Why work at Voltron Data?
- We are Going for Impact: We are a Series A, venture-backed startup assembling a global team to build a new foundation for data analytics with Apache Arrow. This foundation will usher in a wave of innovation in data processing that can take full advantage of the speed and efficiency offered by modern hardware.
- We are Committed to Bridging Open Source Communities: We are a collection of open source maintainers who have been driving open source ecosystems over the last 15 years, particularly in the C++, Python, and R programming ecosystems.
- We are Building a Diverse, Inclusive Company: We are creating a representative, equitable, and respectful workplace that prioritizes employee growth. Everyone at Voltron Data is bought into the company’s success; all voices are critical to shaping the organization’s future.
Below is a rough timeline of where you can expect to be at different points during your career path starting in this position.
- Spending time learning about the Apache Arrow compute primitives, compute intermediate representation, compute engine, and other foundational components.
- Familiarizing yourself with the different partners for compute kernels and the query execution engine on Apache Arrow.
- Learning and embracing the Apache development process.
Within a month:
- Becoming familiar with our SQL parser and query optimizer.
- Benchmarking queries and exploring the effects of different query optimization techniques using our query optimizer.
- Making changes and improvements to the existing query optimization rules and how it creates physical execution plans for the execution engines under development.
Within 6 months:
- Adding new query optimization rules.
- Making improvements to decision making in the cost based optimization based on metadata availability for the tables being queried.
- Integrating non-SQL operations to the optimization framework.
- Working with client interfacing engineers to understand performance bottlenecks in customer queries.
Within 12 months:
- Proposing and implementing improvements to the query parsing and optimization framework.

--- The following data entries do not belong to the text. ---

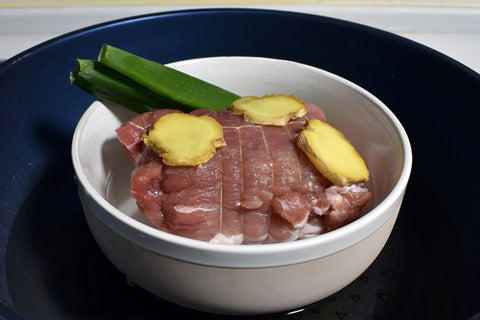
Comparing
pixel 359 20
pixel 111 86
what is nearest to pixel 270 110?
pixel 111 86

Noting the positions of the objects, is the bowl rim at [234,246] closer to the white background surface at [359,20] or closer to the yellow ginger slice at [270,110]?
the yellow ginger slice at [270,110]

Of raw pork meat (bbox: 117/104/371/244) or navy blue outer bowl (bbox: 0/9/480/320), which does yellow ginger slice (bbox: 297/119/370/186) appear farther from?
navy blue outer bowl (bbox: 0/9/480/320)

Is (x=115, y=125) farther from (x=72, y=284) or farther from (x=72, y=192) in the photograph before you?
(x=72, y=284)

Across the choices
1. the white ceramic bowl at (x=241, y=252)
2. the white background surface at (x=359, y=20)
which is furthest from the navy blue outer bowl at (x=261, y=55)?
the white background surface at (x=359, y=20)

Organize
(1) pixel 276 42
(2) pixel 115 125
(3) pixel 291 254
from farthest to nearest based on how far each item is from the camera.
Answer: (1) pixel 276 42
(2) pixel 115 125
(3) pixel 291 254

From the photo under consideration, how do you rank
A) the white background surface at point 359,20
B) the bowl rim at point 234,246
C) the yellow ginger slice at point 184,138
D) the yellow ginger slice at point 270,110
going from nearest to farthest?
1. the bowl rim at point 234,246
2. the yellow ginger slice at point 184,138
3. the yellow ginger slice at point 270,110
4. the white background surface at point 359,20

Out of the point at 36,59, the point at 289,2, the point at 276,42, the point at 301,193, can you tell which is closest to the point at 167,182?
the point at 301,193

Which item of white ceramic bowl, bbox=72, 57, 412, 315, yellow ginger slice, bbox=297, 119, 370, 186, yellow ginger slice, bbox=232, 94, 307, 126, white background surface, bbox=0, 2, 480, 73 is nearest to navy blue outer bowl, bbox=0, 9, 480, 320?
white ceramic bowl, bbox=72, 57, 412, 315
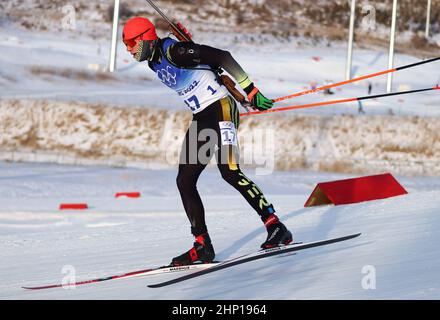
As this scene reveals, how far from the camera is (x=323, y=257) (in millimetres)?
5582

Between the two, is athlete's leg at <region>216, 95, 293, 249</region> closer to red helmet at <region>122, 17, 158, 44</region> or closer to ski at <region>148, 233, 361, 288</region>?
ski at <region>148, 233, 361, 288</region>

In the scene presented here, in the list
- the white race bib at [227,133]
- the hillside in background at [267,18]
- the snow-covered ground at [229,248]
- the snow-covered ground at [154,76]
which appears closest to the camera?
the snow-covered ground at [229,248]

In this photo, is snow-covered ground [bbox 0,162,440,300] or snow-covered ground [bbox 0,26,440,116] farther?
snow-covered ground [bbox 0,26,440,116]

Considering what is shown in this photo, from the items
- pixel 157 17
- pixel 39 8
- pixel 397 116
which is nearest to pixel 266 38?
pixel 157 17

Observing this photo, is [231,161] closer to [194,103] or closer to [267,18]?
[194,103]

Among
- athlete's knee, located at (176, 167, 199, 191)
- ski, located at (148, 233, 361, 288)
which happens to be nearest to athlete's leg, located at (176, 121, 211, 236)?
athlete's knee, located at (176, 167, 199, 191)

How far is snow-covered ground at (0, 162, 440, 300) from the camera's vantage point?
4.72 meters

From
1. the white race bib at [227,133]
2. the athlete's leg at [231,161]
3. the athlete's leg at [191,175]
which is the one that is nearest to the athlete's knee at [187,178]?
the athlete's leg at [191,175]

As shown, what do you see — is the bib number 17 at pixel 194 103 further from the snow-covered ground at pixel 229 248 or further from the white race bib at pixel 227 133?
the snow-covered ground at pixel 229 248

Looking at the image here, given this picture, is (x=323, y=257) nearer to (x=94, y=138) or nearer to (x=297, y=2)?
(x=94, y=138)

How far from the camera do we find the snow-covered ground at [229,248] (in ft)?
15.5

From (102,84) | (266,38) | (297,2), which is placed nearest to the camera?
(102,84)

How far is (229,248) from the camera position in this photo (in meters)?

- Integrating with a stateful inter-query query engine context to optimize the reusability of compute stages across queries that query the same data in similar ways.
Previous experience that could be helpful:
- Building and/or using open source query optimization frameworks like Apache Calcite, Apache Spark Catalyst, Postgres Query Optimizer, and/or others.
- Developing in C++, especially using modern C++.
- Utilizing serialization libraries like FlatBuffers, Protobuf, Thrift, MessagePack, and/or others.
- Working on non-SQL systems and non-SQL computational abstractions.
US Compensation - The salary range for this role is between $175,000 to $210,000. We have a global market-based pay structure which varies by location. Please note that the base pay range is a guideline and for candidates who receive an offer, the exact base pay will vary based on factors such as actual work location, skills and experience of the candidate. This position is also eligible for additional incentives such as equity awards.